> [WORK REQUIRED]
Resume the notes to the Planet Resources financial statements, writing the next part after the final sentence given.

> [DOCUMENT SEGMENT]
The Company presently has no commercial operations although management is
evaluating various future operating strategies, including the merger of the
Company with operating entities.
2. SUMMARY OF SIGNIFICANT ACCOUNTING POLICIES
(a) Estimates - The preparation of financial statements in conformity with
---------
generally accepted accounting principles requires management to make estimates
and assumptions that affect the reported amounts of assets and liabilities and
disclosure of contingent assets and liabilities at the date of the financial
statements and the reported amounts of revenues and expenses during the
reporting period. Actual results could differ from those estimates.
(b) Equipment and Leasehold Improvements - The costs of equipment and
------------------------------------
leasehold improvements are capitalized and charged to earnings utilizing the
straight-line method of depreciation, with useful lives ranging from three to
ten years. The costs of routine maintenance are charged to earnings as
incurred. When assets are sold or retired, any resulting gain or loss is
reflected in operations.
(c) Realization of the Carrying Cost of Mining Property and Exploration
-------------------------------------------------------------------
Costs - Following termination of the Hecla lease agreement in January 1992,
---
the Board of Directors wrote down the mineral rights and capitalized
exploration costs to their best estimate of their net realizable value of
$10,000. The ultimate realization of the Company's carrying costs in these
assets is dependent upon the discovery and the ability of the Company to
finance successful exploration and development of commercial ore deposits, if
any, in the mining properties in sufficient quantity for the Company to
recover its recorded value.
-13-
PLANET RESOURCES, INC.
(FORMERLY ALLIED SILVER-LEAD COMPANY)
NOTES TO FINANCIAL STATEMENTS
YEARS ENDED JUNE 30, 1997, 1996 AND 1995
2. SUMMARY OF SIGNIFICANT ACCOUNTING POLICIES (CONTINUED)
(d) Loss Per Share - Net loss per share of common stock is based on the
--------------
weighted average number of shares outstanding during each period, adjusted for
the 5 for 1 reduction in the number of shares authorized, issued and
outstanding resulting from the merger.
(e) Cash Equivalents - The Company considers as cash equivalents highly
----------------
liquid investments purchased with an original maturity of three months or
less. Substantially all of the Company's cash and cash equivalents are held by
one financial institution and is therefore subject to the risks inherent in
the financial industry.
3. PROPERTY - MINERAL RIGHTS AND LEASES
(a) The Company is the owner of subsurface mineral rights on approximately
190 acres located in the City of Mullan, Idaho. Title was acquired by issuance
to real property owners of one share of capital stock for each 25 square feet
of surface owned. In acquiring such mineral rights, the Company issued 361,739
shares of capital stock as adjusted for subsequent stock splits and the Planet
merger. Conveyance of title included, free of any additional stock issue, all
subsurface rights lying beneath adjacent streets and alleys where ownership
rested with the grantor. The acquisition of such mineral rights was completed
in November 1985.

> [GIVEN INFORMATION]
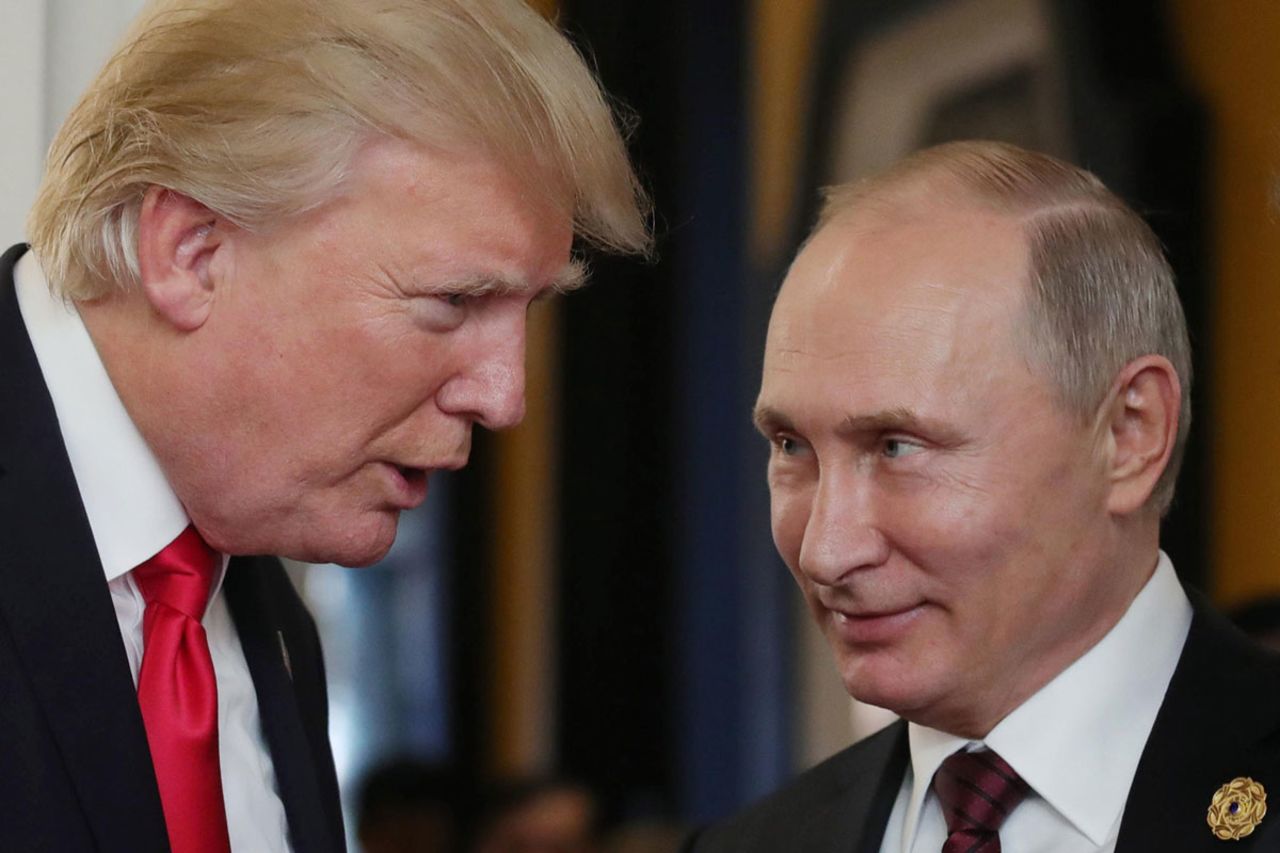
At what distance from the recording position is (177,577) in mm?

> [WRITTEN ANSWER]
(b) Property Leased by Allied
----------------------------
The Company entered into an agreement dated May 1, 1981, with the City of
Mullan (which supersedes a previous agreement dated December 3, 1971), whereby
the Company, as lessee, has the right to mine subsurface minerals on
approximately 200 acres owned by the City north of the Osburn Fault for a
period of 25 years. The City, as lessor, will receive 20% of all royalty
payments or other consideration received by the Company from Hecla. In the
event the Company enters into a lease agreement for the exploration and
development of "City Property" south of the Osburn Fault, the City shall
receive 15% of the royalties received. No royalties have been received or paid
on "City Property' south of the fault.
4. RELATED PARTY TRANSACTIONS
Prior to April 1993, the Company rented its office and building in Mullan,
Idaho from its president, Marjorie Almquist for $300 per month. Mrs. Almquist
has direct ownership of 69,004 shares (adjusted for the 5 for 1 reduction
resulting from the merger) of the Company's common stock. In March 1993, the
Company entered into a new lease agreement with Mrs. Almquist at a rental rate
of $500 per month for a period of three years. This lease expired in March
1996 and was not renewed.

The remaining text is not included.